#### BRIEF
Go to the line holding "Full-length portrait of" in the entries below and write out exactly every line down to and including the line holding "Farol do ponto".

#### RECORDS SUPPLIED

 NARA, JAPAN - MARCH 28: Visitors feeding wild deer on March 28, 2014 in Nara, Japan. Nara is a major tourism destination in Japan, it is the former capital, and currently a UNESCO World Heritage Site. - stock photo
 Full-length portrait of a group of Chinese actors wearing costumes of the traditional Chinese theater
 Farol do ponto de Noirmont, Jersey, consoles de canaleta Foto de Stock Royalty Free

...

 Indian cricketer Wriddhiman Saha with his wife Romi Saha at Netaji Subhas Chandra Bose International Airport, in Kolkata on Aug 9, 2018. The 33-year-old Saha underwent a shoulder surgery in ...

#### SOLUTION FOR THIS EXERCISE
 Full-length portrait of a group of Chinese actors wearing costumes of the traditional Chinese theater
 Farol do ponto de Noirmont, Jersey, consoles de canaleta Foto de Stock Royalty Free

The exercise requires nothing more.